Collect every line in the data below that contains the word "table", and copy each of those lines in full.
------ INPUT RECORDS
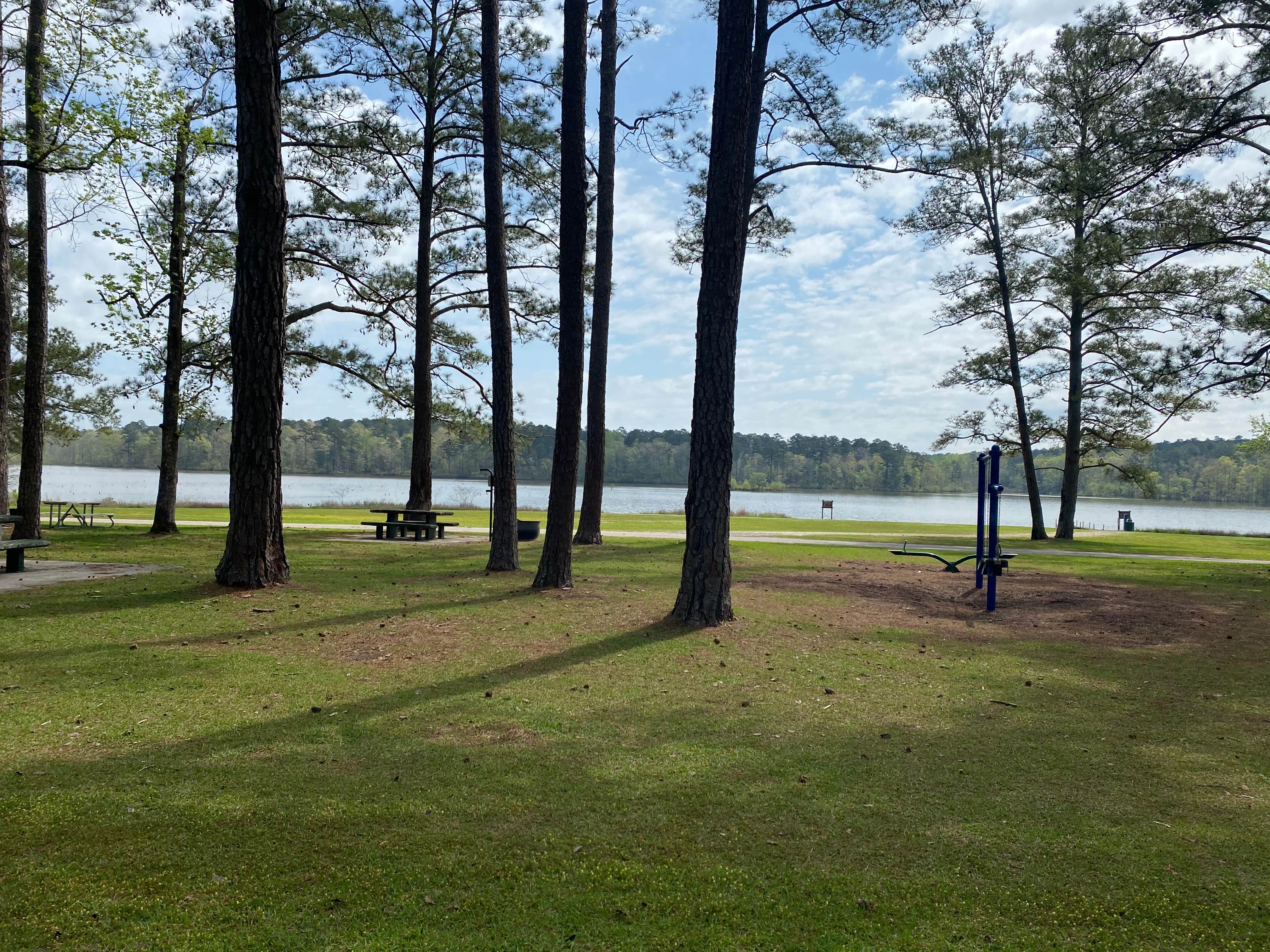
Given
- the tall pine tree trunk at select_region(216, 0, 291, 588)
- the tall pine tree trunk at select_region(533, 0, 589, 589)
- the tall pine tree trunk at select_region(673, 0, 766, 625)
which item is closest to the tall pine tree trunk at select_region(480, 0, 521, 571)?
------------
------ INPUT RECORDS
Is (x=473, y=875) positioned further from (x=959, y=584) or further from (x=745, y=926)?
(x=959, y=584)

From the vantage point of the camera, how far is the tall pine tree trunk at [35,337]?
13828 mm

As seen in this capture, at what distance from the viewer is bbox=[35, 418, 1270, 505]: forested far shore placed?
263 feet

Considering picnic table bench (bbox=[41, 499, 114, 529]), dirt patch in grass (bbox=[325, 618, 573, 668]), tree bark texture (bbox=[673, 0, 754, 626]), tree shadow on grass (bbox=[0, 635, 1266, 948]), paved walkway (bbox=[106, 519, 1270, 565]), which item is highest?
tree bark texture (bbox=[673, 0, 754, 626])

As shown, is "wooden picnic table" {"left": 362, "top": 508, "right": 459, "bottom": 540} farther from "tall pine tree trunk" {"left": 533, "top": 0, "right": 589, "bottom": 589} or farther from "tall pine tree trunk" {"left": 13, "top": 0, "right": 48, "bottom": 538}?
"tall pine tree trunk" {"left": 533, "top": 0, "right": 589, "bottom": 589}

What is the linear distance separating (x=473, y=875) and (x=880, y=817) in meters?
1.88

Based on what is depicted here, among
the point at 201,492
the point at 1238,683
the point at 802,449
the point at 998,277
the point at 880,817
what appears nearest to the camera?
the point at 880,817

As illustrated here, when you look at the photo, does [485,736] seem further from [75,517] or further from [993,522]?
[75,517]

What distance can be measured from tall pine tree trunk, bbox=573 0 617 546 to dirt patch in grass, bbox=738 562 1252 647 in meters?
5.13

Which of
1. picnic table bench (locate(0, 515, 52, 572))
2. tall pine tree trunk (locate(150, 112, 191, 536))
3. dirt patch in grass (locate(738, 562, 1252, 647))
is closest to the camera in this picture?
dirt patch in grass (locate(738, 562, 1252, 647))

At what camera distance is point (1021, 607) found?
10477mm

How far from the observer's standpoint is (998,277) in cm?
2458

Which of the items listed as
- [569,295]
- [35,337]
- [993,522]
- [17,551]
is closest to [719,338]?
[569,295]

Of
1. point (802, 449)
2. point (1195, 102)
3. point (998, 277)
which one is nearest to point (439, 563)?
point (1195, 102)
------------
------ INPUT RECORDS
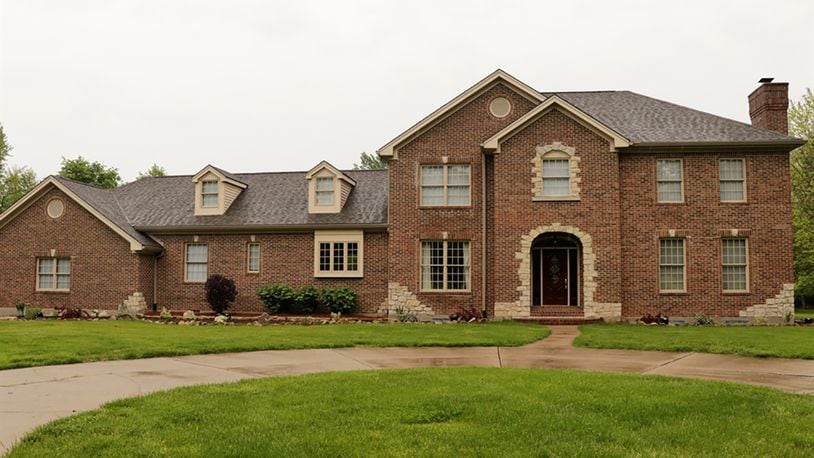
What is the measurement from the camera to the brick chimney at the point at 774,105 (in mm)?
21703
------------
* _PROBLEM SOLUTION_
Considering picnic table bench (bbox=[41, 499, 114, 529]), dirt patch in grass (bbox=[325, 618, 573, 668]), tree bark texture (bbox=[673, 0, 754, 626]), tree shadow on grass (bbox=[0, 635, 1266, 948]), paved walkway (bbox=[106, 519, 1270, 565]), which item is highest?
As shown, is "wooden picnic table" {"left": 362, "top": 508, "right": 459, "bottom": 540} farther from "tall pine tree trunk" {"left": 533, "top": 0, "right": 589, "bottom": 589} or farther from "tall pine tree trunk" {"left": 13, "top": 0, "right": 48, "bottom": 538}?
1. picnic table bench (locate(0, 515, 52, 572))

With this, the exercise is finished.